TEI-Revenue Canada liaison meeting: excise tax questions - Tax Executives Institute

Tax Executive, The, Nov, 1998

26. At the CICA's September 1998 Commodity Tax Symposium, a representative from Revenue Canada outlined the Department's current position on the following fact pattern:

   A GST-registered firm leases a vehicle to a lessee who resides initially in
   the province of Nova Scotia. The lessor invoices harmonized sales tax (HST)
   at 15 percent of the value of the lease payments. Six months after the
   inception of the lease, the lessee moves to New York but retains the
   vehicle rather than incur additional financial costs for prematurely
   terminating the lease. The lessee obtains license plates for the vehicle
   from the State of New York. The lessor continues to invoice the lessee the
   GST at 7 percent for the duration of the lease even though the vehicle is
   now licensed in New York.

Please confirm that GST at 7 percent applies on the lessor's invoice to the lessee even though the vehicle is now used in New York. In addition, please explain the basis for the Department's position. If, instead of New York, the lessee moves to a province in Canada (other than Newfoundland and New Brunswick), please confirm whether GST at 7 percent or HST at 15 percent will apply, assuming that the vehicle is subsequently licensed in a non-participating province.

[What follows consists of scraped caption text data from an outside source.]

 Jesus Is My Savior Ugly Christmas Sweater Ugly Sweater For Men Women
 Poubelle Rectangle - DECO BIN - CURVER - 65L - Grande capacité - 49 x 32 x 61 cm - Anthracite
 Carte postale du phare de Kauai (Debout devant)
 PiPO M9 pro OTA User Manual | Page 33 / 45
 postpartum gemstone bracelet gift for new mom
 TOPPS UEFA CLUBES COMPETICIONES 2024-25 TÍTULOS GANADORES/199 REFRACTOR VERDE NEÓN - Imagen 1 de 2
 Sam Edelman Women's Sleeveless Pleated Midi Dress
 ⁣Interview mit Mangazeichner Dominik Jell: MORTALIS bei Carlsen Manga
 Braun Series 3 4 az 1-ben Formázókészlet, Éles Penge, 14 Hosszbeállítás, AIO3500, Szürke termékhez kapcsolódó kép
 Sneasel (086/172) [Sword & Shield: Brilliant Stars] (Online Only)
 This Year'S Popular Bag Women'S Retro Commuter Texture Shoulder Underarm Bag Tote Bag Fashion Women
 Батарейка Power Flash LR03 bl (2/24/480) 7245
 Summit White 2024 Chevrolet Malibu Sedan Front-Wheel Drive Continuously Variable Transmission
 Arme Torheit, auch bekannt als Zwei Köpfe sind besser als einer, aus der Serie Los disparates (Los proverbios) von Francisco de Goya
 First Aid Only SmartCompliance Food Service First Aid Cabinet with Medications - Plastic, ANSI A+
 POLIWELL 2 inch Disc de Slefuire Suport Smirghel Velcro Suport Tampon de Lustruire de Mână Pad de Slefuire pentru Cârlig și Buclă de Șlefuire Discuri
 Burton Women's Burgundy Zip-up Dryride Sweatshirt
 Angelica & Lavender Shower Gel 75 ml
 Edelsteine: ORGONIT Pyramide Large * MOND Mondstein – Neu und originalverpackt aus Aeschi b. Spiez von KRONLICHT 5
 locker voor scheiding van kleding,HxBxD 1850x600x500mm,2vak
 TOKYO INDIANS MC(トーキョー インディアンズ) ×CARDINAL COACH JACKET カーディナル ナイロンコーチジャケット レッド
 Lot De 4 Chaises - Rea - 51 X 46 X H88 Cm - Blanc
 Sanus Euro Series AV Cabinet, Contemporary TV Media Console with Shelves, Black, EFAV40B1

27. Under section 236 of the ETA, where a registrant is the recipient of, or pays an allowance in respect of, a supply of food, beverages, or entertainment and subsection 67.1 of the Income Tax Act applies, 50 percent of the amount of the ITC claimed in a return must be recaptured. Some tax practitioners have approached TEI members (who work for GST-registered companies involved 100 percent in a commercial activity and eligible for full ITCs) suggesting that the companies may claim 100-percent ITCs instead of 50-percent ITCs on reimbursement of employee food, beverage, and entertainment expenses (hereinafter referred to as meals and entertainment expenses (M&EE)). The outside tax practitioners aver that, in order for section 236 to apply, the registrant must be the recipient of, or pay an allowance. Since the word "reimbursement" is not used in the statute, the practitioners argue that ITC on reimbursed employee M&EE is not subject to recapture. In addition, Revenue Canada's Policy Paper No. 75 seemingly supports the position that a reimbursement is not the same as an allowance.

Section 169 provides the general legislative basis for a registrant to claim ITCs. Section 175 provides the legislative basis for a registrant to claim ITC on payment of a reimbursement to an employee. When an employee incurs M&EE, the practitioners suggest that the employee rather than the employer is the recipient of the supply and the employee is liable to pay the GST. Moreover, they argue, section 175 does not deem the supply of M&EE (made initially to the employee) to be made to the employer. The practitioners are of the view that, since the statute does not include a deeming rule, the employer is not a recipient and, hence, section 236 does not apply. If a deeming provision were present in the statute, they say, the employer would be the recipient and the section 236 recapture provision would apply.